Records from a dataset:
+-------+

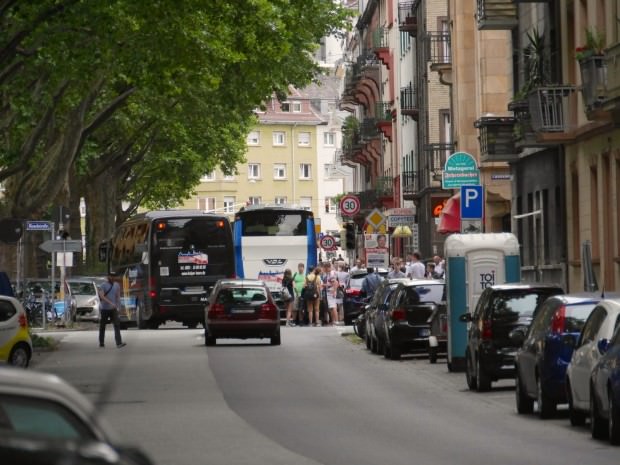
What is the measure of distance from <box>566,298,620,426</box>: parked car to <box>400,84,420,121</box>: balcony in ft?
193

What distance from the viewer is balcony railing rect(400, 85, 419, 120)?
77562 millimetres

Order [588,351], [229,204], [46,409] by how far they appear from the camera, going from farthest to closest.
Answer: [229,204], [588,351], [46,409]

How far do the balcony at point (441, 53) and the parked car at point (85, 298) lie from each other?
13094 mm

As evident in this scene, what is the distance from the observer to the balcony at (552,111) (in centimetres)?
4034

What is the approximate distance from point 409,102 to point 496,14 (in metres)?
32.8

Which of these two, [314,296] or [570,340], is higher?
[314,296]

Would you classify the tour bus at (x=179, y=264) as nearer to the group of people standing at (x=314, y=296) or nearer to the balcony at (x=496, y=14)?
the group of people standing at (x=314, y=296)

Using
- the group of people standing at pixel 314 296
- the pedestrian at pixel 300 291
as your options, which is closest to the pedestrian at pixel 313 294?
the group of people standing at pixel 314 296

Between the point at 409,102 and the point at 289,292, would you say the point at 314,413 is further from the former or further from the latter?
the point at 409,102

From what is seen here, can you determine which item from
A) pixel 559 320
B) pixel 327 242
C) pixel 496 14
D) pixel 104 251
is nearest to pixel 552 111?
pixel 496 14

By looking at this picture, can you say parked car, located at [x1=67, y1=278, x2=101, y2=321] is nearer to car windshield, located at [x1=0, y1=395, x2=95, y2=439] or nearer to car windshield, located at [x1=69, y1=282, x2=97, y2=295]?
car windshield, located at [x1=69, y1=282, x2=97, y2=295]

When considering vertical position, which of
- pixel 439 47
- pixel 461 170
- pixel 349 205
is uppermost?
pixel 439 47

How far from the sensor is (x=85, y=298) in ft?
206

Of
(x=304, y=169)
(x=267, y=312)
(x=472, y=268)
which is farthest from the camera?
(x=304, y=169)
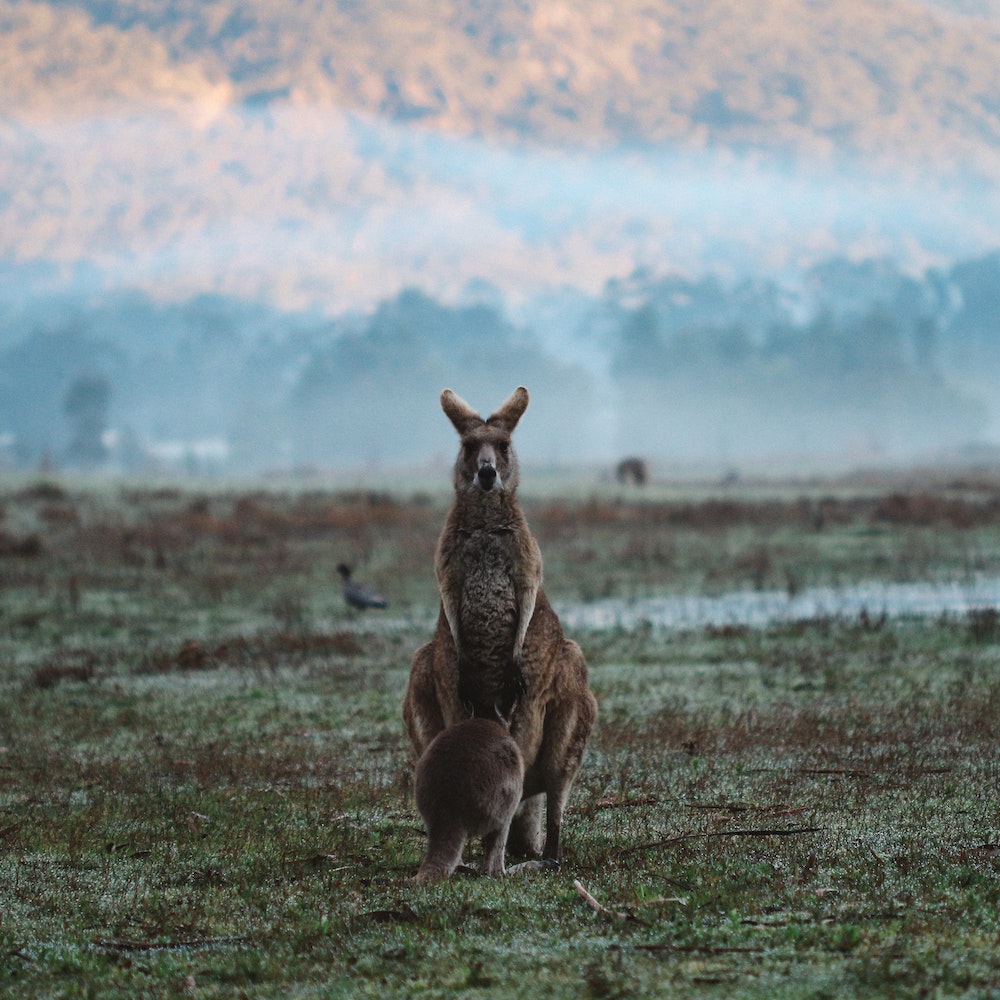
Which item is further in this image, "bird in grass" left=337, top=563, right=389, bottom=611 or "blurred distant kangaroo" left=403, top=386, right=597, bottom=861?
"bird in grass" left=337, top=563, right=389, bottom=611

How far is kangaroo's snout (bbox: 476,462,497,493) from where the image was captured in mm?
7521

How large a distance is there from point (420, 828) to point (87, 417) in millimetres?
160553

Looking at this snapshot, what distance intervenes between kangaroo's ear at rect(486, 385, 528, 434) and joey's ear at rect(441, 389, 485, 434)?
0.32 feet

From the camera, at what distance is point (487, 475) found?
24.7 ft

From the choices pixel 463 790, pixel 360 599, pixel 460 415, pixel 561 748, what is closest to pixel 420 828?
pixel 561 748

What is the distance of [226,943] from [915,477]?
247 ft

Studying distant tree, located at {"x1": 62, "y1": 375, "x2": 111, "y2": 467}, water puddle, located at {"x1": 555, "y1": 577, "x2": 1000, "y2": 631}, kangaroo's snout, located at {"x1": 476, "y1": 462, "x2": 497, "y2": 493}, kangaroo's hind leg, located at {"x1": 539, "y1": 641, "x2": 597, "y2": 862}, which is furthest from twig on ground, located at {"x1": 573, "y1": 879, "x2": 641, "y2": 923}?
distant tree, located at {"x1": 62, "y1": 375, "x2": 111, "y2": 467}

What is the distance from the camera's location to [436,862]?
7.12 meters

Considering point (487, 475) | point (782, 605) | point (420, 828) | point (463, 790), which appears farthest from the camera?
point (782, 605)

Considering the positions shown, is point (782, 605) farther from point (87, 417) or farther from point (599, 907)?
point (87, 417)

+-------+

**What is being asked**.
Exactly reproduce each record, leaving out any pictures.

**The completed task**.
What is the measure of distance from <box>566,298,620,426</box>: parked car to <box>400,84,420,121</box>: balcony in ft?
193

What distance from the viewer is balcony railing rect(400, 85, 419, 120)?
77562 millimetres

Order [588,351], [229,204], [46,409] by how far they appear from the camera, going from farthest to closest.
Answer: [229,204], [588,351], [46,409]

How far do the balcony at point (441, 53) and the parked car at point (85, 298) lie from each other?
13094 mm

As evident in this scene, what is the distance from the observer to the balcony at (552,111) (in centimetres)?
4034

What is the approximate distance from point 409,102 to point 496,14 (in metres)?
32.8

Which of these two, [314,296] or [570,340], is higher?
[314,296]

Would you classify the tour bus at (x=179, y=264) as nearer to the group of people standing at (x=314, y=296) or nearer to the balcony at (x=496, y=14)?
the group of people standing at (x=314, y=296)

Using
- the group of people standing at pixel 314 296
- the pedestrian at pixel 300 291
as your options, which is closest to the pedestrian at pixel 313 294?
the group of people standing at pixel 314 296

Between the point at 409,102 and the point at 289,292, would you say the point at 314,413 is further from the former or further from the latter?
the point at 409,102

From what is seen here, can you determine which item from
A) pixel 559 320
B) pixel 327 242
C) pixel 496 14
D) pixel 104 251
is nearest to pixel 552 111?
pixel 496 14

By looking at this picture, can you say parked car, located at [x1=67, y1=278, x2=101, y2=321] is nearer to car windshield, located at [x1=0, y1=395, x2=95, y2=439] or nearer to car windshield, located at [x1=69, y1=282, x2=97, y2=295]?
car windshield, located at [x1=69, y1=282, x2=97, y2=295]

When considering vertical position, which of
- pixel 439 47
- pixel 461 170
- pixel 349 205
is uppermost?
pixel 439 47

How far from the sensor is (x=85, y=298) in ft?
206

Of
(x=304, y=169)
(x=267, y=312)
(x=472, y=268)
which is farthest from the camera?
(x=304, y=169)
Which item is further in this image, "bird in grass" left=337, top=563, right=389, bottom=611 or "blurred distant kangaroo" left=403, top=386, right=597, bottom=861?
"bird in grass" left=337, top=563, right=389, bottom=611

How far is kangaroo's snout (bbox: 476,462,497,493) from where the image was captured in mm?
7521

How large a distance is there from point (420, 828) to point (87, 417) in millimetres?
160553

Looking at this snapshot, what distance intervenes between kangaroo's ear at rect(486, 385, 528, 434) and joey's ear at rect(441, 389, 485, 434)?
0.32 feet

From the camera, at what distance is point (487, 475) found?
24.7 ft

From the choices pixel 463 790, pixel 360 599, pixel 460 415, pixel 561 748, what is closest to pixel 420 828?
pixel 561 748

What is the distance of [226,943] from [915,477]?
247 ft

Studying distant tree, located at {"x1": 62, "y1": 375, "x2": 111, "y2": 467}, water puddle, located at {"x1": 555, "y1": 577, "x2": 1000, "y2": 631}, kangaroo's snout, located at {"x1": 476, "y1": 462, "x2": 497, "y2": 493}, kangaroo's hind leg, located at {"x1": 539, "y1": 641, "x2": 597, "y2": 862}, which is furthest from twig on ground, located at {"x1": 573, "y1": 879, "x2": 641, "y2": 923}?
distant tree, located at {"x1": 62, "y1": 375, "x2": 111, "y2": 467}

What is the distance from the camera's location to [436,862]?
7.12 meters

Considering point (487, 475) | point (782, 605) | point (420, 828) | point (463, 790), which appears farthest from the camera?
point (782, 605)

Considering the positions shown, is point (782, 605) farther from point (87, 417) or farther from point (599, 907)?
point (87, 417)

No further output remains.